▶ [Exercise tasks]
1: Summarize the bio in two sentences.
2: According to the bio, which publisher will release Making Media Futures?
3: Please continue the bio from where it stops.

▶ [Excerpt]
Preprints, Physics, and Libraries as Data Centers

Bio

Hi, I’m Phillip! – a science studies scholar and media sociologist with a keen interest in the history of scientific communication. My current research is particularly concerned with the social and cultural consequences of employing media technologies for organizing and communicating knowledge.

Me enjoying the beautiful weather in Cádiz, Spain.

My first book traced the conceptual and institutional genealogy of biomedical disciplinarity from nineteenth-century Germany to the postwar United States using a conceptual history approach. Preprint Culture will be my second monograph. I’m at the moment also editing a volume with colleagues called Making Media Futures. Machine Visions and Technological Imagination, to appear with Routledge. It examines the entanglement of future visions and imaginaries with the media technologies through which they are propagated.

[Items from a dataset]
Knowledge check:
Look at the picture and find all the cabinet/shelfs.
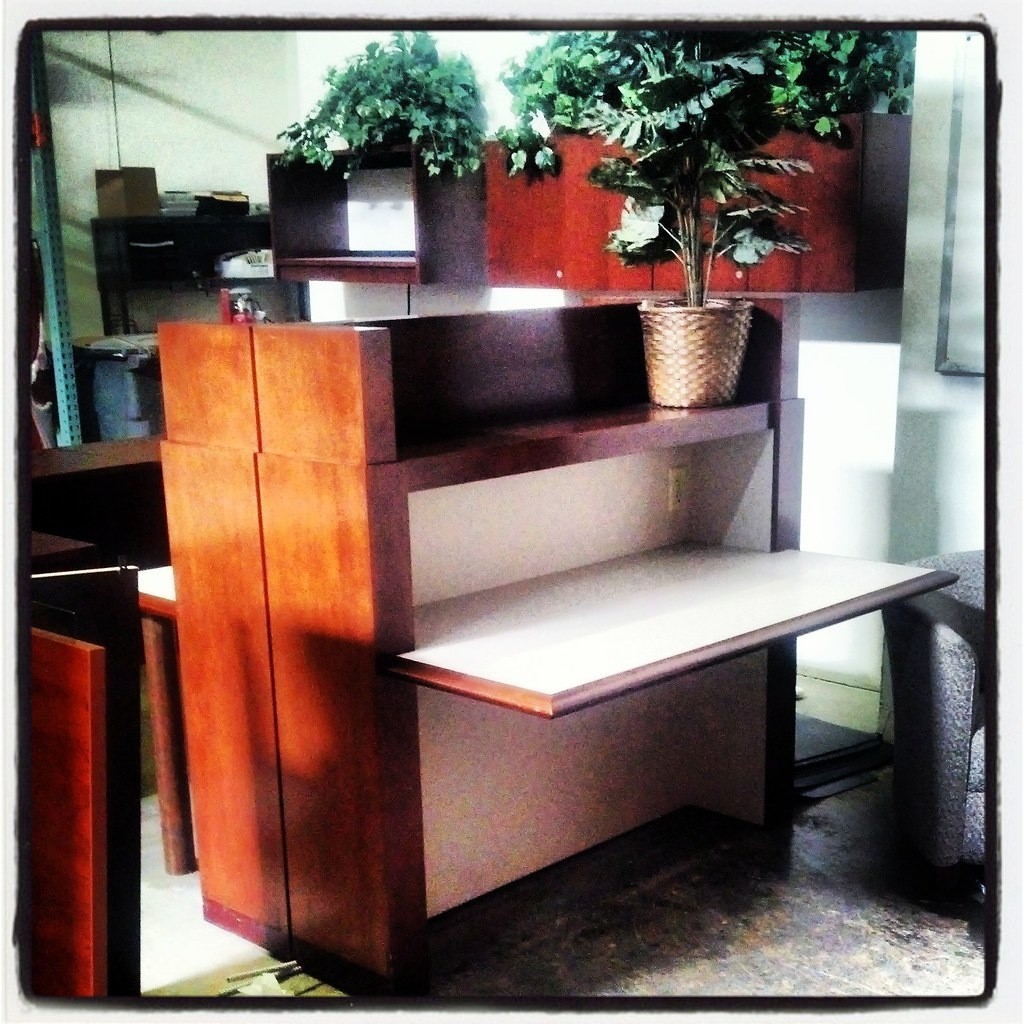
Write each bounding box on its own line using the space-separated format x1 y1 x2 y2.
262 112 911 296
137 297 960 995
31 566 166 995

▶ [Answers by item]
1: Phillip is a science studies scholar and media sociologist interested in the history of scientific communication, with current research on the social and cultural consequences of using media technologies to organize and communicate knowledge. Phillip's first book traced the genealogy of biomedical disciplinarity from nineteenth-century Germany to the postwar United States, Preprint Culture will be the second monograph, and a co-edited volume called Making Media Futures is set to appear with Routledge.

2: Routledge.

3:
I’m a native of Cologne and spent part of my childhood in Ft. Worth, Texas. As a teen, I moved to the beautiful city of Dresden in former East Germany, where I completed my high school education and graduated from the TU Dresden with an MA in Political Science and History. I received a PhD in Sociology from the University of Bonn. After appointments at the University of Duisburg-Essen, the University of Bonn, and a fellowship at the at the Kolleg Friedrich Nietzsche in Weimar, I’m currently employed as a postdoctoral researcher at the Käte Hamburger Center: Culture of Research (c:o/re), RWTH Aachen University, Germany. I live in Aachen with my wife and two daughters.